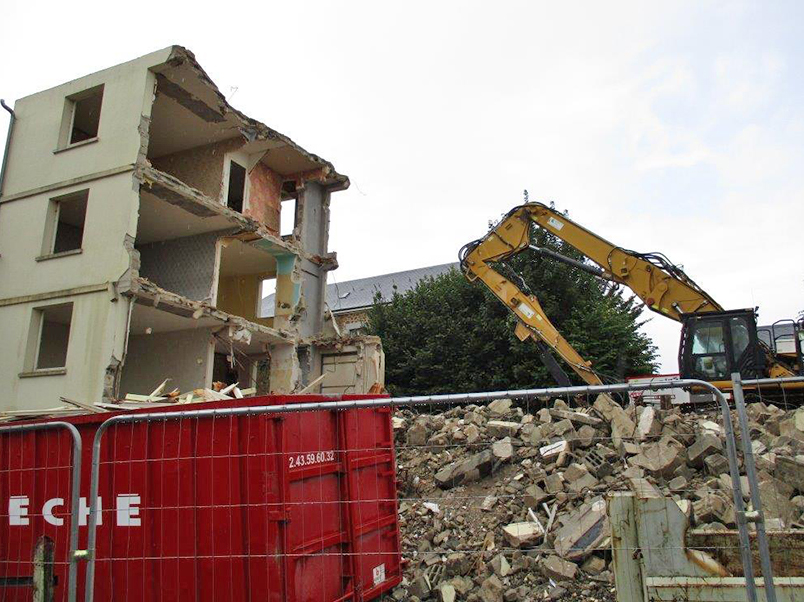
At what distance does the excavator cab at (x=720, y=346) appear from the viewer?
12250 millimetres

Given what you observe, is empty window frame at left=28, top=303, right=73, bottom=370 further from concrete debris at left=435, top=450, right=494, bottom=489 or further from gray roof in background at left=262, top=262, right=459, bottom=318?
gray roof in background at left=262, top=262, right=459, bottom=318

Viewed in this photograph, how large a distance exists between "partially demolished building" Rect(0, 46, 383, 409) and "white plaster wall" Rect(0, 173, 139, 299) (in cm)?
3

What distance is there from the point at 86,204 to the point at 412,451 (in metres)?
9.85

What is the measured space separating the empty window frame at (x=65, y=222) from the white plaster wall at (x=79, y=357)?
5.77 feet

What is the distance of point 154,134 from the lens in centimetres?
1588

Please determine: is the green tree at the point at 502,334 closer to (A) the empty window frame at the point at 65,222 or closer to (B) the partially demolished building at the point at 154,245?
(B) the partially demolished building at the point at 154,245

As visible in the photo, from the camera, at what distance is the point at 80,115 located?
619 inches

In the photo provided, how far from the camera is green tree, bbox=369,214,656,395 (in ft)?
74.0

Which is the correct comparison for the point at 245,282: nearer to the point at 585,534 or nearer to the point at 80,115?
the point at 80,115

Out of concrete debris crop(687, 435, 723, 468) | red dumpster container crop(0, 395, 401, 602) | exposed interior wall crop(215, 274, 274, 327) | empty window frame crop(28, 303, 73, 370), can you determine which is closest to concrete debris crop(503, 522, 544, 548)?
red dumpster container crop(0, 395, 401, 602)

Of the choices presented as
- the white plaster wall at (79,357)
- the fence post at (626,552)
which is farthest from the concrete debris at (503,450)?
the white plaster wall at (79,357)

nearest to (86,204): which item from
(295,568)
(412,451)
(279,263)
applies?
(279,263)

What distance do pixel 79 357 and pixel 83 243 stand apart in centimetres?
260

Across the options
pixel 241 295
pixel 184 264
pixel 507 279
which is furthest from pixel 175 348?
pixel 507 279
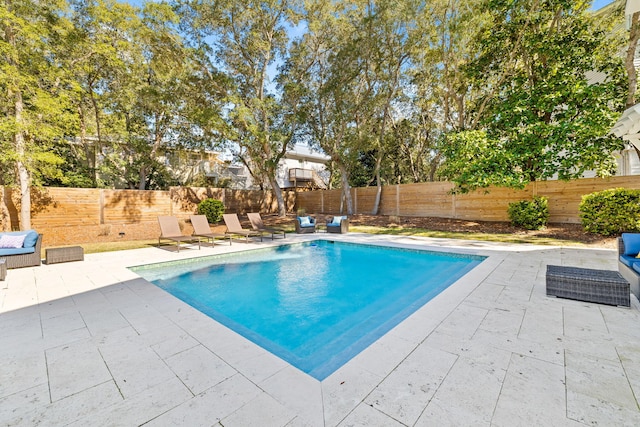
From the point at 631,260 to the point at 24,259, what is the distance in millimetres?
11446

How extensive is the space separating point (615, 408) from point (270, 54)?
55.3 feet

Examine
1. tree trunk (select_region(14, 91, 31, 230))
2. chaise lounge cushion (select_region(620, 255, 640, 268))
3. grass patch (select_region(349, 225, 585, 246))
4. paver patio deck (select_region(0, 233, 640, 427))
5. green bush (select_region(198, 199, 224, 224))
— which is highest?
tree trunk (select_region(14, 91, 31, 230))

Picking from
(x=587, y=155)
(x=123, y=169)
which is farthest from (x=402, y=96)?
(x=123, y=169)

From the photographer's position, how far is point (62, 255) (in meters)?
6.67

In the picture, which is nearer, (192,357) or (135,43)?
(192,357)

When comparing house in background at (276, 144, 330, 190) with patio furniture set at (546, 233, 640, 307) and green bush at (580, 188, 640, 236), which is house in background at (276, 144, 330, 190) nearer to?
green bush at (580, 188, 640, 236)

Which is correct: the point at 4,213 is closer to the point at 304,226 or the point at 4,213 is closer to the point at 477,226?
the point at 304,226

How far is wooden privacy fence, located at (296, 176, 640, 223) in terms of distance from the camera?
33.7 feet

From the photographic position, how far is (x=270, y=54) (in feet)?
48.0

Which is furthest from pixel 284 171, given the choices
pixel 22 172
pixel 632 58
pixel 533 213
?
pixel 632 58

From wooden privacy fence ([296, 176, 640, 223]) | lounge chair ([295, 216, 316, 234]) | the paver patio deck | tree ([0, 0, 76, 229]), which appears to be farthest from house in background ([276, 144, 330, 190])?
the paver patio deck

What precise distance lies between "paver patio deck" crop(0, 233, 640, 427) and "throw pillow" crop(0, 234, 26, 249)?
3348 millimetres

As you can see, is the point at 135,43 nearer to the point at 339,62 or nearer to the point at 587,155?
the point at 339,62

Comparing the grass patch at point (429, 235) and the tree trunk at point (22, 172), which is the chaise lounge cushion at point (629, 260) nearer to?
the grass patch at point (429, 235)
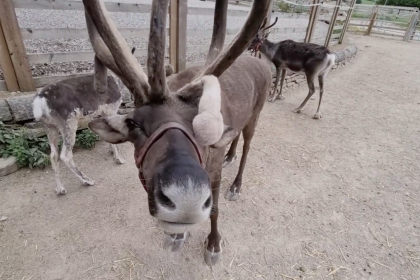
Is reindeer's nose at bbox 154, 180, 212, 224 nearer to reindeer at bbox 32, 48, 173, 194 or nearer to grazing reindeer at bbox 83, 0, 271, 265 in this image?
grazing reindeer at bbox 83, 0, 271, 265

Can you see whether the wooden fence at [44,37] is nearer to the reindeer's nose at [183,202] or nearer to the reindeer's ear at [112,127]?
the reindeer's ear at [112,127]

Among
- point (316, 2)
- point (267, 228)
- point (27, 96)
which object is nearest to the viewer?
point (267, 228)

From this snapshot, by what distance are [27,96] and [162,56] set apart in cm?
323

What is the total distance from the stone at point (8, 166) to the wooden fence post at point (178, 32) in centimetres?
315

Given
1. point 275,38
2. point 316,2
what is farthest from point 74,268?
point 316,2

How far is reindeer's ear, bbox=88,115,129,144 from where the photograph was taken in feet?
5.57

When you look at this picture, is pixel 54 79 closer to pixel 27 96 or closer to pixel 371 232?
pixel 27 96

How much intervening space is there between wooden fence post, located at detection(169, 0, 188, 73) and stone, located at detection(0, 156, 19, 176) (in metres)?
3.15

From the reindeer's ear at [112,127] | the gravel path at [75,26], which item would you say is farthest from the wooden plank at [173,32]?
the reindeer's ear at [112,127]

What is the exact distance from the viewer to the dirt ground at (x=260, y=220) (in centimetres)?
264

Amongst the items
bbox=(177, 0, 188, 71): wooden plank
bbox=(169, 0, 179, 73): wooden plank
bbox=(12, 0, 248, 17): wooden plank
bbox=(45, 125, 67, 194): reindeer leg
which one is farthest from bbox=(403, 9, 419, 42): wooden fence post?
bbox=(45, 125, 67, 194): reindeer leg

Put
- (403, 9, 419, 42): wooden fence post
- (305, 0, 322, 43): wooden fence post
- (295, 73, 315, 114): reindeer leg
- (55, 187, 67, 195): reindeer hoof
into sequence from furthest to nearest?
(403, 9, 419, 42): wooden fence post, (305, 0, 322, 43): wooden fence post, (295, 73, 315, 114): reindeer leg, (55, 187, 67, 195): reindeer hoof

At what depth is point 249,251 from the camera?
2.85 m

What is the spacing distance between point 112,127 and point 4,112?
2.97 metres
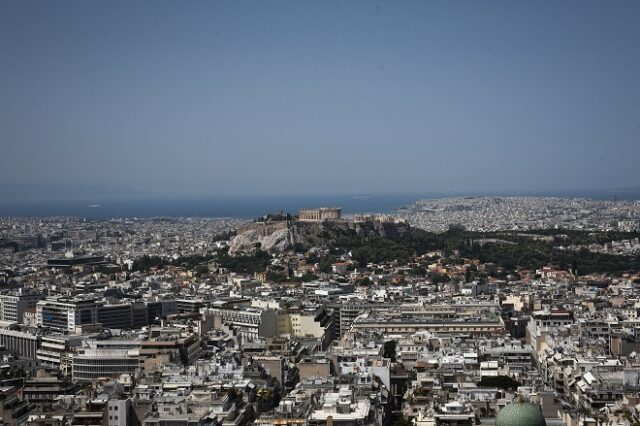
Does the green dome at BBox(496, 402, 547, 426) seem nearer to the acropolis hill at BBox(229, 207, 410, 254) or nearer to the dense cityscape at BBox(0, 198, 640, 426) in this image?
the dense cityscape at BBox(0, 198, 640, 426)

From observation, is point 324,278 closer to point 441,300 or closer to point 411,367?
point 441,300

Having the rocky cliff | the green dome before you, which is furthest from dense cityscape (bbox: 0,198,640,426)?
the rocky cliff

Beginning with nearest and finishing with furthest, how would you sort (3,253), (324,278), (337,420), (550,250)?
(337,420), (324,278), (550,250), (3,253)

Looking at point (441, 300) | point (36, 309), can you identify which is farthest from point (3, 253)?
point (441, 300)

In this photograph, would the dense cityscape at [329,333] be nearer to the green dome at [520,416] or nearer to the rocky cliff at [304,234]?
the green dome at [520,416]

━━━━━━━━━━━━━━━━

▸ **THE PROBLEM**: Copy all of the records above word for word, leaving out the pictures.

▸ **OUTPUT BELOW**:
At what distance does the excavator cab at (x=720, y=346) appear from the viewer?
12250 millimetres

Given what you observe, is empty window frame at left=28, top=303, right=73, bottom=370 further from concrete debris at left=435, top=450, right=494, bottom=489 or further from gray roof in background at left=262, top=262, right=459, bottom=318?
gray roof in background at left=262, top=262, right=459, bottom=318

Viewed in this photograph, how large a distance exists between "partially demolished building" Rect(0, 46, 383, 409) and "white plaster wall" Rect(0, 173, 139, 299) (in cm)?
3

What distance is there from the point at 86,204 to the point at 412,451 (in metres)?
9.85

What is the measured space separating the empty window frame at (x=65, y=222) from the white plaster wall at (x=79, y=357)?
5.77 feet

What is the distance of point 154,134 from the lens in centimetres?
1588

Please determine: is the green tree at the point at 502,334 closer to (A) the empty window frame at the point at 65,222 or closer to (B) the partially demolished building at the point at 154,245?
(B) the partially demolished building at the point at 154,245

As visible in the photo, from the camera, at what distance is the point at 80,115 located?
619 inches

In the photo provided, how far from the camera is green tree, bbox=369,214,656,395 (in ft)?
74.0

Which is the correct comparison for the point at 245,282: nearer to the point at 585,534 or nearer to the point at 80,115?
the point at 80,115

Out of concrete debris crop(687, 435, 723, 468) | red dumpster container crop(0, 395, 401, 602) | exposed interior wall crop(215, 274, 274, 327) | empty window frame crop(28, 303, 73, 370), can you determine which is closest to concrete debris crop(503, 522, 544, 548)?
red dumpster container crop(0, 395, 401, 602)

Of the choices presented as
- the white plaster wall at (79,357)
- the fence post at (626,552)
which is farthest from the concrete debris at (503,450)?
the white plaster wall at (79,357)

nearest to (86,204): which item from
(295,568)
(412,451)
(279,263)
applies?
(279,263)

What distance do pixel 79 357 and pixel 83 243 stand apart in centimetres?
260

Across the options
pixel 241 295
pixel 184 264
pixel 507 279
which is furthest from pixel 175 348?
pixel 507 279
From the point at 631,260 to the point at 24,259, what is the distance in millimetres?
11446

How extensive is the space separating point (615, 408) from point (270, 54)?
55.3 feet

Examine
1. tree trunk (select_region(14, 91, 31, 230))
2. chaise lounge cushion (select_region(620, 255, 640, 268))
3. grass patch (select_region(349, 225, 585, 246))
4. paver patio deck (select_region(0, 233, 640, 427))
5. green bush (select_region(198, 199, 224, 224))
— which is highest?
tree trunk (select_region(14, 91, 31, 230))

Picking from
(x=587, y=155)
(x=123, y=169)
which is farthest from (x=402, y=96)?
(x=123, y=169)

From the photographer's position, how far is point (62, 255) (in meters)?
6.67

In the picture, which is nearer, (192,357) or (135,43)?
(192,357)

When comparing house in background at (276, 144, 330, 190) with patio furniture set at (546, 233, 640, 307) and green bush at (580, 188, 640, 236), which is house in background at (276, 144, 330, 190) nearer to?
green bush at (580, 188, 640, 236)

Which is correct: the point at 4,213 is closer to the point at 304,226 or the point at 4,213 is closer to the point at 477,226?
the point at 304,226

How far is wooden privacy fence, located at (296, 176, 640, 223) in terms of distance from the camera?
33.7 feet

From the photographic position, how far is (x=270, y=54) (in feet)?
48.0

Which is furthest from pixel 284 171, given the choices
pixel 22 172
pixel 632 58
pixel 533 213
?
pixel 632 58

From wooden privacy fence ([296, 176, 640, 223]) | lounge chair ([295, 216, 316, 234]) | the paver patio deck | tree ([0, 0, 76, 229]), which appears to be farthest from house in background ([276, 144, 330, 190])?
the paver patio deck

What precise distance lies between "paver patio deck" crop(0, 233, 640, 427) and "throw pillow" crop(0, 234, 26, 249)?
3348 millimetres

As you can see, is the point at 135,43 nearer to the point at 339,62 or nearer to the point at 587,155?
the point at 339,62

Comparing the grass patch at point (429, 235) and the tree trunk at point (22, 172), which is the chaise lounge cushion at point (629, 260) nearer to?
the grass patch at point (429, 235)
Is reindeer's nose at bbox 154, 180, 212, 224 nearer to reindeer at bbox 32, 48, 173, 194 or nearer to grazing reindeer at bbox 83, 0, 271, 265 in this image?
grazing reindeer at bbox 83, 0, 271, 265

Can you see whether the wooden fence at [44,37] is nearer to the reindeer's nose at [183,202] or nearer to the reindeer's ear at [112,127]?
the reindeer's ear at [112,127]

Among
- point (316, 2)
- point (267, 228)
- point (27, 96)
which object is nearest to the viewer?
point (267, 228)

From this snapshot, by what distance are [27,96] and [162,56] set apart in cm?
323

What is the total distance from the stone at point (8, 166) to the wooden fence post at point (178, 32) in centimetres?
315

Given
1. point 275,38
2. point 316,2
what is farthest from point 74,268?
point 316,2

How far is reindeer's ear, bbox=88,115,129,144 from where the photograph was taken in feet?
5.57

When you look at this picture, is pixel 54 79 closer to pixel 27 96 or closer to pixel 371 232?
pixel 27 96

How much intervening space is there between wooden fence post, located at detection(169, 0, 188, 73) and stone, located at detection(0, 156, 19, 176) (in metres)?
3.15

From the reindeer's ear at [112,127] | the gravel path at [75,26], which item would you say is farthest from the wooden plank at [173,32]?
the reindeer's ear at [112,127]

What is the exact distance from the viewer to the dirt ground at (x=260, y=220) (in centimetres)?
264

Amongst the items
bbox=(177, 0, 188, 71): wooden plank
bbox=(169, 0, 179, 73): wooden plank
bbox=(12, 0, 248, 17): wooden plank
bbox=(45, 125, 67, 194): reindeer leg
which one is farthest from bbox=(403, 9, 419, 42): wooden fence post?
bbox=(45, 125, 67, 194): reindeer leg

Put
- (403, 9, 419, 42): wooden fence post
- (305, 0, 322, 43): wooden fence post
- (295, 73, 315, 114): reindeer leg
- (55, 187, 67, 195): reindeer hoof
into sequence from furthest to nearest?
(403, 9, 419, 42): wooden fence post, (305, 0, 322, 43): wooden fence post, (295, 73, 315, 114): reindeer leg, (55, 187, 67, 195): reindeer hoof

At what depth is point 249,251 from the camera?
2.85 m

What is the spacing distance between point 112,127 and point 4,112?
2.97 metres
Does the green dome at BBox(496, 402, 547, 426) seem nearer to the acropolis hill at BBox(229, 207, 410, 254) or nearer to the dense cityscape at BBox(0, 198, 640, 426) in this image?
the dense cityscape at BBox(0, 198, 640, 426)

From observation, is point 324,278 closer to point 441,300 or closer to point 411,367?
point 441,300

Having the rocky cliff | the green dome before you, which is furthest from dense cityscape (bbox: 0,198,640,426)?
the rocky cliff

Beginning with nearest and finishing with furthest, how would you sort (3,253), (324,278), (337,420), (550,250)?
(337,420), (324,278), (550,250), (3,253)

Looking at point (441, 300) | point (36, 309), can you identify which is farthest from point (3, 253)?
point (441, 300)

In this photograph, would the dense cityscape at [329,333] be nearer to the green dome at [520,416] or nearer to the rocky cliff at [304,234]?
the green dome at [520,416]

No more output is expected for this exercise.